Was this public money, from our taxes? Or was it private money, paid by the companies who borrow from overseas? If the latter, it would help to explain how much was involved, and how it was spent.

>>...we could have an economy which is 22% or thereabouts bigger if we had chosen a more sensible set of PMs<<

Oh dear. If you actually think about this, you would need to increase the number of men in the workforce to achieve this outcome. Any thoughts on where you might find them?

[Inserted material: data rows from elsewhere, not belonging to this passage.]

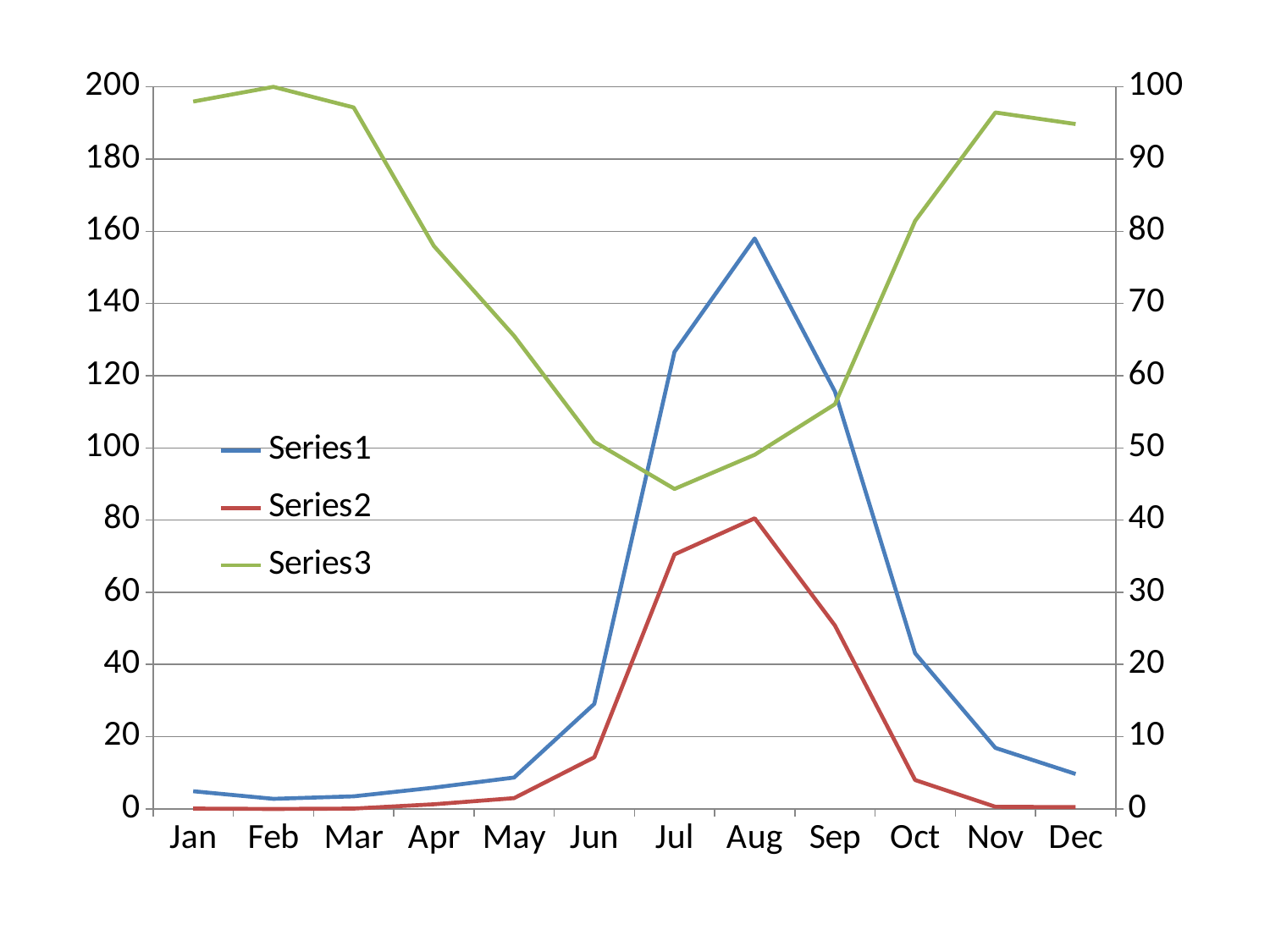
In which month does Series3 reach its highest value? Feb In which month does Series3 reach its lowest value? Jul How many series does the legend list? 3 How many months are plotted along the x axis? 12 Does Series3 rise or fall from Feb to Jul? Fall In which month does Series2 reach its highest value? Aug In Jul, which is higher, Series1 or Series2? Series1 What kind of chart is shown on the slide? Line chart Does Series1 rise or fall from May to Aug? Rise What colour is the line for Series3? Green In which month does Series1 reach its highest value? Aug Does Series1 rise or fall from Aug to Dec? Fall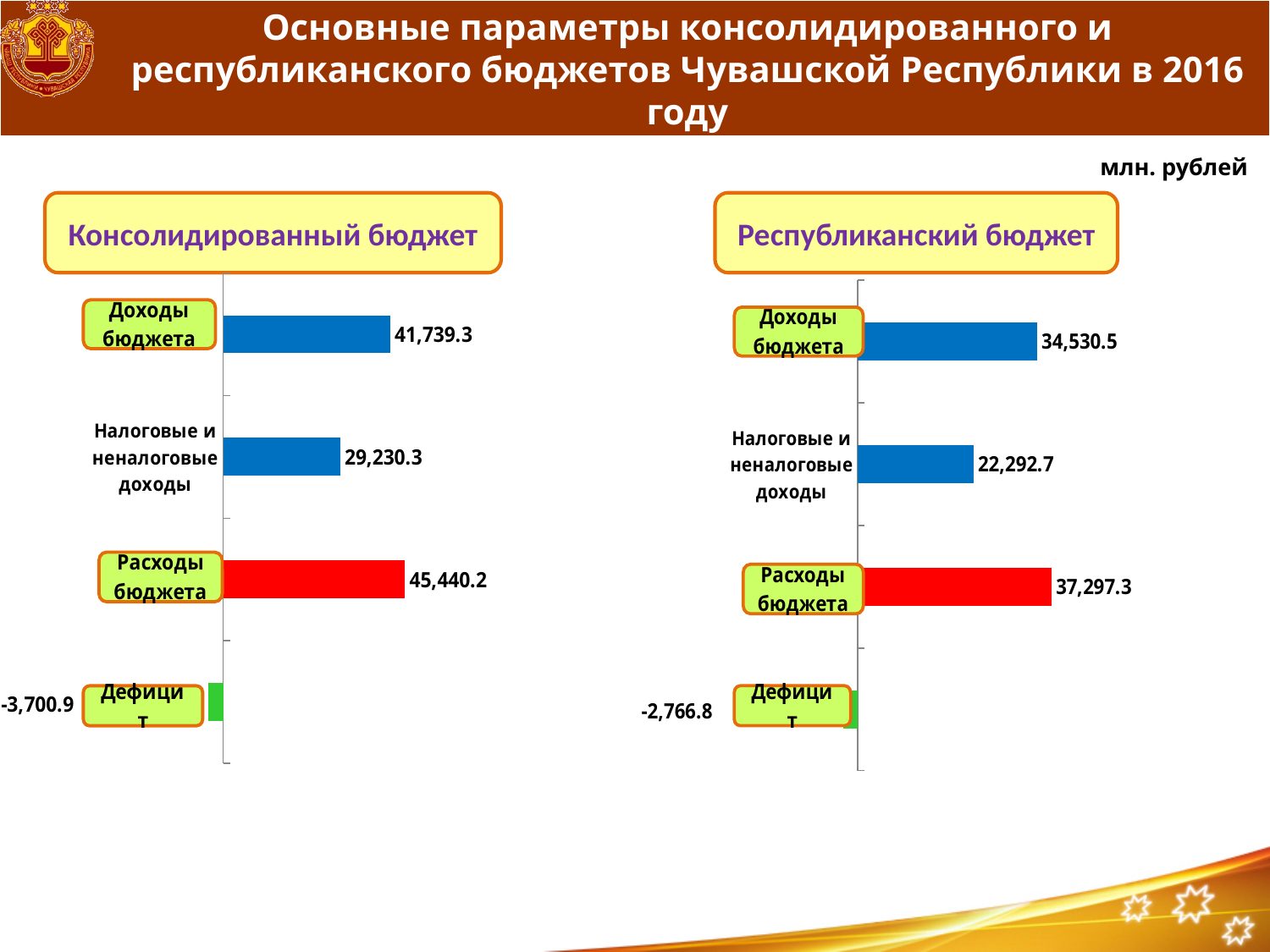
In the Республиканский бюджет chart, what is the difference between Доходы бюджета and Налоговые и неналоговые доходы? 12,237.8 In the Консолидированный бюджет chart, what is the value for Расходы бюджета? 45,440.2 In the Консолидированный бюджет chart, what is the difference between Расходы бюджета and Доходы бюджета? 3,700.9 In the Республиканский бюджет chart, what is the value for Налоговые и неналоговые доходы? 22,292.7 Which is larger: Доходы бюджета in the Консолидированный бюджет chart or Доходы бюджета in the Республиканский бюджет chart? Консолидированный бюджет What unit of measurement is stated on the slide for the chart values? млн. рублей In the Консолидированный бюджет chart, which category has the highest value? Расходы бюджета How many categories are shown in the Республиканский бюджет chart? 4 In the Республиканский бюджет chart, which category has the lowest value? Дефицит In the Республиканский бюджет chart, what is the value for Дефицит? -2,766.8 In the Консолидированный бюджет chart, what is the value for Доходы бюджета? 41,739.3 What type of chart is the Консолидированный бюджет chart? Bar chart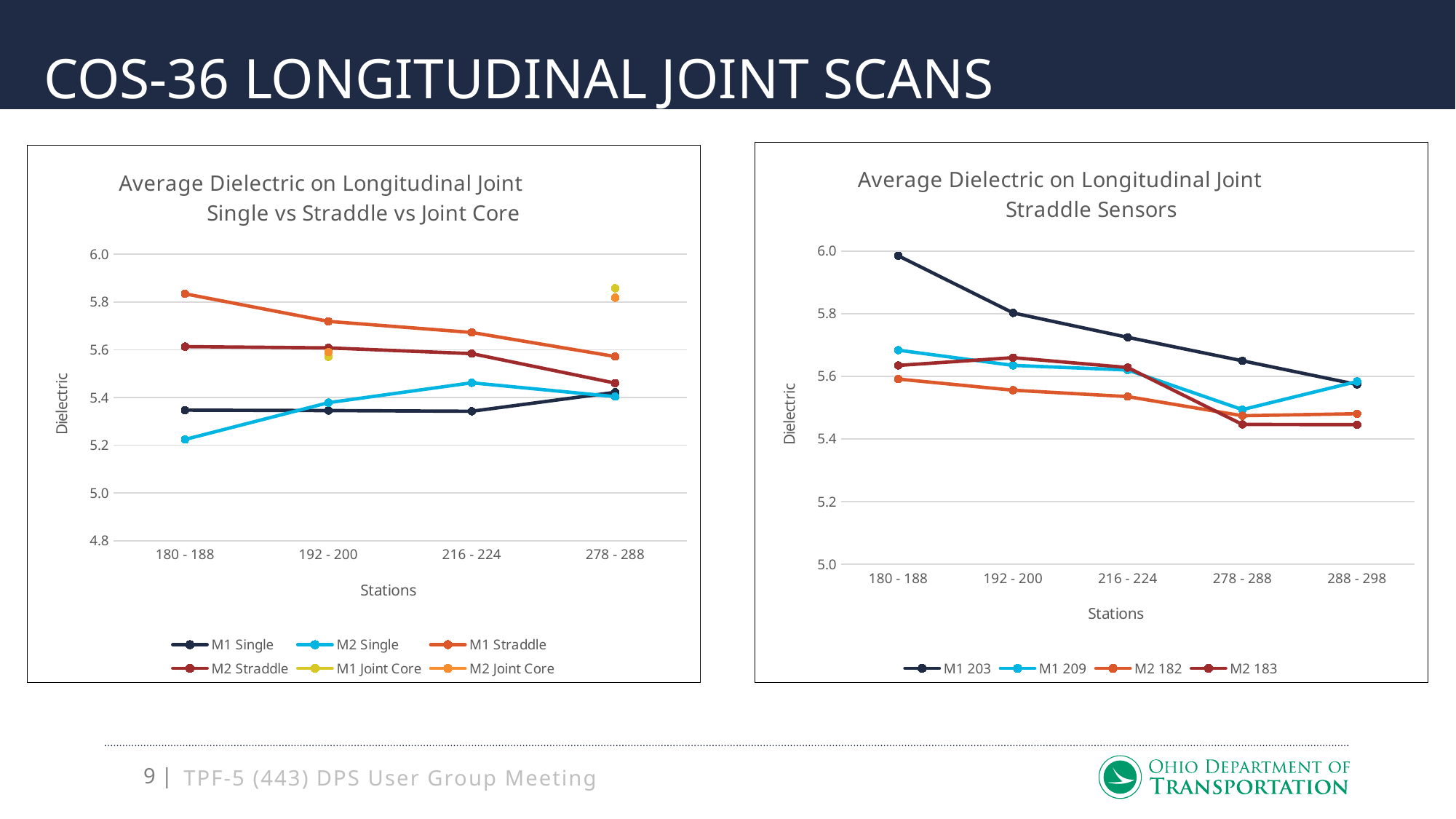
In the left chart, 'Single vs Straddle vs Joint Core', is the value for M2 Single at station 180 - 188 greater or less than 5.4? less How many station categories are shown on the x axis of the left chart, 'Single vs Straddle vs Joint Core'? 4 In the left chart, 'Single vs Straddle vs Joint Core', which series has the lowest value at station 180 - 188? M2 Single In the left chart, 'Single vs Straddle vs Joint Core', which series has the highest value at station 180 - 188? M1 Straddle In the right chart, 'Straddle Sensors', is the value for M1 203 at station 180 - 188 greater or less than 5.8? greater How many series does the legend of the left chart, 'Single vs Straddle vs Joint Core', list? 6 How many series does the legend of the right chart, 'Straddle Sensors', list? 4 What type of chart is the left chart, 'Average Dielectric on Longitudinal Joint Single vs Straddle vs Joint Core'? Line chart In the left chart, 'Single vs Straddle vs Joint Core', does the M1 Straddle series rise or fall from station 180 - 188 to station 278 - 288? Fall How many station categories are shown on the x axis of the right chart, 'Straddle Sensors'? 5 In the right chart, 'Straddle Sensors', which series has the highest value at station 180 - 188? M1 203 In the right chart, 'Straddle Sensors', which is larger at station 192 - 200: M1 203 or M2 182? M1 203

>>... imports rose rapidly, because our own manufacturing sector, with no investment funds to modernise and deliberately deprived of tariff protections, were left to die.<<

Ya think, DiNozzo?

Tariff protection, or any other form of artificial government support, does not guarantee the survival of a business in the long term - think, car industry. All it achieves is to make those products it "protects" more expensive to the consumer, forcing up the cost of living and depriving people of the ability to save. The very savings that are required to obviate the need to borrow overseas.

Incidentally, re-reading your litany of complaints, I suspect there might be more than a smidgeon of personal experience in your rant against women. If so, you have my sympathy.

But that still doesn't validate your argument that it impacts overseas debt.